**KUTIPAN BACAAN**
↓
Berdasarkan kondisi diatas, sebagian besar responden sudah berpikir untuk melakukan alih komoditi, mengingat usaha pertanian kentang yang mereka jalani sekarang sudah tidak memberikan hasil (keuntungan) kepada mereka lagi. Hal ini terlihat dari hasil wawancara yang menunjukkan bahwa 56% responden mau melakukan alih komoditi sedangkan 44% responden lainnya tetap memilih kentang sebagai usaha utama mereka (Gambar 20a). Hanya saja ketika pertanyaan mengenai jenis tanaman yang mereka inginkan sebagai pengganti tanaman kentang disampaikan, jawaban yang diberikan sangat beragam seperti cabai, tembakau, karika dan lain-lain. Beragamnya jawaban mereka ini menunjukkan bahwa mereka masih belum memiliki keinginan yang jelas mengenai jenis tanaman pertanian yang mereka inginkan. Jawaban yang diberikan masih terkesan ragu-ragu dan tidak meyakinkan. Hal ini dirasa wajar mengingat bahwa mereka

sekian lama sudah melakukan pertanian kentang sehingga ketika diberikan pilihan untuk mengusahakan tanaman jenis lain, mereka terlihat ragu dan bingung.
↑
**DATA MASUKAN**
↓
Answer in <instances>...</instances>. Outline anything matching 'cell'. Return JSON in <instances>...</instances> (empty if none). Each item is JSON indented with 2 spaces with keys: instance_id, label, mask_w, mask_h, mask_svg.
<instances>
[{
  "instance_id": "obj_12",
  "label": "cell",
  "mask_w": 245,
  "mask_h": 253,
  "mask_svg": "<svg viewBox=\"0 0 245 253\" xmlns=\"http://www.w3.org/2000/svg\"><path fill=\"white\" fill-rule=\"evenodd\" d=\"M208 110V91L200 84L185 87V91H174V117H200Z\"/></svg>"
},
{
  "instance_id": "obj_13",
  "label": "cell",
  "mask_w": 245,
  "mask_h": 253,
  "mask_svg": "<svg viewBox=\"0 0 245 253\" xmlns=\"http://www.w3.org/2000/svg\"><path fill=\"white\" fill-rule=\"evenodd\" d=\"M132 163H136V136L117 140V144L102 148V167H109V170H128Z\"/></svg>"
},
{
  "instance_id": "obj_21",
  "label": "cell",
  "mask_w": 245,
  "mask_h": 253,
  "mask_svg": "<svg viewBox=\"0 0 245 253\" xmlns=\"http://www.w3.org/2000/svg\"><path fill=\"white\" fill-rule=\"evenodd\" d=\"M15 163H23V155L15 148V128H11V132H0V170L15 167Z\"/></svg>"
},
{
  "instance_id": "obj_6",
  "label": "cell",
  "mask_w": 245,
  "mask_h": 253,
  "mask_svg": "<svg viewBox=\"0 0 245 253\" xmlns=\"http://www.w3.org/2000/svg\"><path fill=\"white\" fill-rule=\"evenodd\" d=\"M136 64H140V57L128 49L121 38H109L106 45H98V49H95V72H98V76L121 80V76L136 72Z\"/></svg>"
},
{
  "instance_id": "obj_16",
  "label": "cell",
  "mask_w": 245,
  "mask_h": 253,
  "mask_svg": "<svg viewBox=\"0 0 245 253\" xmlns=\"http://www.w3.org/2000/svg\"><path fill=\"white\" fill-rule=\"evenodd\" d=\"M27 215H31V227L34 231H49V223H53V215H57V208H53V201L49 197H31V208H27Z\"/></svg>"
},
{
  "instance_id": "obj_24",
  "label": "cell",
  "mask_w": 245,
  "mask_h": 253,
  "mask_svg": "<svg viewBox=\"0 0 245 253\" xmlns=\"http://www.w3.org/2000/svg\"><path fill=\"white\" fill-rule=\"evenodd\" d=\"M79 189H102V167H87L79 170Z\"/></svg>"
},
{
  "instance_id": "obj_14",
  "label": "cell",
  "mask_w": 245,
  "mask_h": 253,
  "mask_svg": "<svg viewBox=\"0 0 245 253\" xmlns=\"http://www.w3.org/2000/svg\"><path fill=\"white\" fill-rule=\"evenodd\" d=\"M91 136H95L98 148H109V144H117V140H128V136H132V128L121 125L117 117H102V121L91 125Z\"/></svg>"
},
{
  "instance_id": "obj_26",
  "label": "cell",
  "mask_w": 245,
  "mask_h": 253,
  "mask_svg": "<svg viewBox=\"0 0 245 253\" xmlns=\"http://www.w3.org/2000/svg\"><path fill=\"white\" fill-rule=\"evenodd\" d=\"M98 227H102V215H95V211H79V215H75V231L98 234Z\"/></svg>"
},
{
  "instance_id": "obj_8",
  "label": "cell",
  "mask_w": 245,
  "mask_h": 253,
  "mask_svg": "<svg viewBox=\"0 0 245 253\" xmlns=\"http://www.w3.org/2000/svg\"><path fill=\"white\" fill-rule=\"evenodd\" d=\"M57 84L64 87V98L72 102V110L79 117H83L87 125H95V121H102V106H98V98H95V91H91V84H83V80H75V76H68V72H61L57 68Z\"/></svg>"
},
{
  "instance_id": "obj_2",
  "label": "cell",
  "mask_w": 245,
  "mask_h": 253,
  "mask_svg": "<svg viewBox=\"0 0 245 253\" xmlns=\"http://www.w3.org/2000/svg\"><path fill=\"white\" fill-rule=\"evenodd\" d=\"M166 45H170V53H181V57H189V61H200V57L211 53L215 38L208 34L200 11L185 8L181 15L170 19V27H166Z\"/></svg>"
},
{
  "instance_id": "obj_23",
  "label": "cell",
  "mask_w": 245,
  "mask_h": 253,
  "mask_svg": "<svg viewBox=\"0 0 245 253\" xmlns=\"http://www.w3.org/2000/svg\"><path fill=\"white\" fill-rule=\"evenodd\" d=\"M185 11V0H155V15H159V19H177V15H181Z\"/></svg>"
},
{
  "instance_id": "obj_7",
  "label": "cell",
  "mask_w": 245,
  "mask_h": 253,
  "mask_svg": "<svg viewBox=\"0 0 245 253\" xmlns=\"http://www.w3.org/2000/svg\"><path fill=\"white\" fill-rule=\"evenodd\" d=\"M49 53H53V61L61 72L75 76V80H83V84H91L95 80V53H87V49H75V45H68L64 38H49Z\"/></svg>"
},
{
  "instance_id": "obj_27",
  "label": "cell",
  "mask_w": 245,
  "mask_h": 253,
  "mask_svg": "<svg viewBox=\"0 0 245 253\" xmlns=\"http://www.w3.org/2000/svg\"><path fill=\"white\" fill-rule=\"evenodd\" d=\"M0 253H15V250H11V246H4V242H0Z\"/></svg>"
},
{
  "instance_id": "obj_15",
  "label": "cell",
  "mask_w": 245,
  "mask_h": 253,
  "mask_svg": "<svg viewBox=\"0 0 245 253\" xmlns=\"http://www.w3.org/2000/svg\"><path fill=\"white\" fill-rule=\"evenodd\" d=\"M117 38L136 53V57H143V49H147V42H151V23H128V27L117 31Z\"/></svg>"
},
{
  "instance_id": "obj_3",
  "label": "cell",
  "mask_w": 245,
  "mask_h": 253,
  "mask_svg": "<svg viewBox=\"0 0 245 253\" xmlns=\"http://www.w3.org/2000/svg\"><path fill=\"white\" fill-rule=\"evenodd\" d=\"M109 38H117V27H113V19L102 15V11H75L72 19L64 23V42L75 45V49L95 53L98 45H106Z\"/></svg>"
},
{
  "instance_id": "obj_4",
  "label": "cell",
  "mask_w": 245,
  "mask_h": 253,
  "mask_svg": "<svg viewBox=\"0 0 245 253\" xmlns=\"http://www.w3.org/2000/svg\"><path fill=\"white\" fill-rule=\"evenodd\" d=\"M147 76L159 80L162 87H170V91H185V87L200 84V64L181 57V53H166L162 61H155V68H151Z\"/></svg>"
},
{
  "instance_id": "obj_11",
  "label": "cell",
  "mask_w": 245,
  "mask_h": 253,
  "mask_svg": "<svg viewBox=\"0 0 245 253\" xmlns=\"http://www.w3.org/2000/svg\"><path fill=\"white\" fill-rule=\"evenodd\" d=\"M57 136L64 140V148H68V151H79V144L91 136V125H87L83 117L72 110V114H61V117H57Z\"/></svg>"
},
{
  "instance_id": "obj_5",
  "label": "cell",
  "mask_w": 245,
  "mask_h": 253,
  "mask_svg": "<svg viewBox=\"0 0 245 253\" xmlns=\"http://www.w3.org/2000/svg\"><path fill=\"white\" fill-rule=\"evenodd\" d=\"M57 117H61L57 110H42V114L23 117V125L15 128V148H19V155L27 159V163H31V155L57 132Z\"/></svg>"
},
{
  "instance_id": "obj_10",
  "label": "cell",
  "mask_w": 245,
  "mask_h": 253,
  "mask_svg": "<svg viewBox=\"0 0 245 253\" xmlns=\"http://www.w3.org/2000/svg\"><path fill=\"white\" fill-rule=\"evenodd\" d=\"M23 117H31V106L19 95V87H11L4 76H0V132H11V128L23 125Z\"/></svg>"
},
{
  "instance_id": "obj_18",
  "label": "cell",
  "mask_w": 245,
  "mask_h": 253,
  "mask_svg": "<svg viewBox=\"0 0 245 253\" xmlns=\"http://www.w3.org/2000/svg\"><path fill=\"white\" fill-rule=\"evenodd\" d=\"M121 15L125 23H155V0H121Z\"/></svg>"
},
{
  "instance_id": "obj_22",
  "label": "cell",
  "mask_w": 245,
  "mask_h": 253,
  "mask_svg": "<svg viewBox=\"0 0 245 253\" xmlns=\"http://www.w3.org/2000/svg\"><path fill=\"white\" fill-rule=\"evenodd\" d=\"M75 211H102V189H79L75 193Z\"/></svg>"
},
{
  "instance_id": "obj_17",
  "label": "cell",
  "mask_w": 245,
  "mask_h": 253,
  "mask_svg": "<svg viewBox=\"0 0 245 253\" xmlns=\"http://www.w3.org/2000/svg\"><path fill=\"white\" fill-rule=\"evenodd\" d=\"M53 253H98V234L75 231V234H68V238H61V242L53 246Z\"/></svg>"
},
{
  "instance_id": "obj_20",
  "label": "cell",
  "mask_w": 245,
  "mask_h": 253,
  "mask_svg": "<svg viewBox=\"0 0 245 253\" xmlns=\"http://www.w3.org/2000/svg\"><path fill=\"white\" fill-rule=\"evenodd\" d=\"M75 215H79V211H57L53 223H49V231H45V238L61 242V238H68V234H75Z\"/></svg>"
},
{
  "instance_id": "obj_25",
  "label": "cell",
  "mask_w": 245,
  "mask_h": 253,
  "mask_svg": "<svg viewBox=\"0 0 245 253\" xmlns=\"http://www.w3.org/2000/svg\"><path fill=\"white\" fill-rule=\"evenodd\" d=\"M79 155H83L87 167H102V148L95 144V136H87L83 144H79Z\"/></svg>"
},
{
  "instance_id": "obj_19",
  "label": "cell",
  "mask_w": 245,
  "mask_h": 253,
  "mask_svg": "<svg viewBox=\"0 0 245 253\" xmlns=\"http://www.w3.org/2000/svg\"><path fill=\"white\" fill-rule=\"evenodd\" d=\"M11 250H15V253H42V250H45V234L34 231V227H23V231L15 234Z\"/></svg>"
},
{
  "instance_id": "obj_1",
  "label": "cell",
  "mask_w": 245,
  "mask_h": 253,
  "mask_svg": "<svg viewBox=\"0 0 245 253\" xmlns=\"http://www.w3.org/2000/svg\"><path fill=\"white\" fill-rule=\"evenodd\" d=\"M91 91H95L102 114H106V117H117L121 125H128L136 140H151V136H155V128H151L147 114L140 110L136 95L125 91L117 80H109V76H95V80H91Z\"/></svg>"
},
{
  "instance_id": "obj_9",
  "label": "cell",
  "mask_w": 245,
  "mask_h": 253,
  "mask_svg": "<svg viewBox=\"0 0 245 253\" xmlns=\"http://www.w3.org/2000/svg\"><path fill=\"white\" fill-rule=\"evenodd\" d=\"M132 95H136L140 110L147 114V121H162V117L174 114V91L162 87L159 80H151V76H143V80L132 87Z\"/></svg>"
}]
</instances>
↑
**DAFTAR TUGAS**
1) Salin secara persis bagian kutipan tentang alih komoditi yang dibuka dengan kata-kata yang memuat "sekian lama sudah" dan ditutup dengan "ragu dan bingung.".
2) Menurut kutipan tentang alih komoditi, berapa persen responden yang mau melakukan alih komoditi?

**JAWABAN TUGAS**
1)
sekian lama sudah melakukan pertanian kentang sehingga ketika diberikan pilihan untuk mengusahakan tanaman jenis lain, mereka terlihat ragu dan bingung.

2) Sebanyak 56% responden mau melakukan alih komoditi.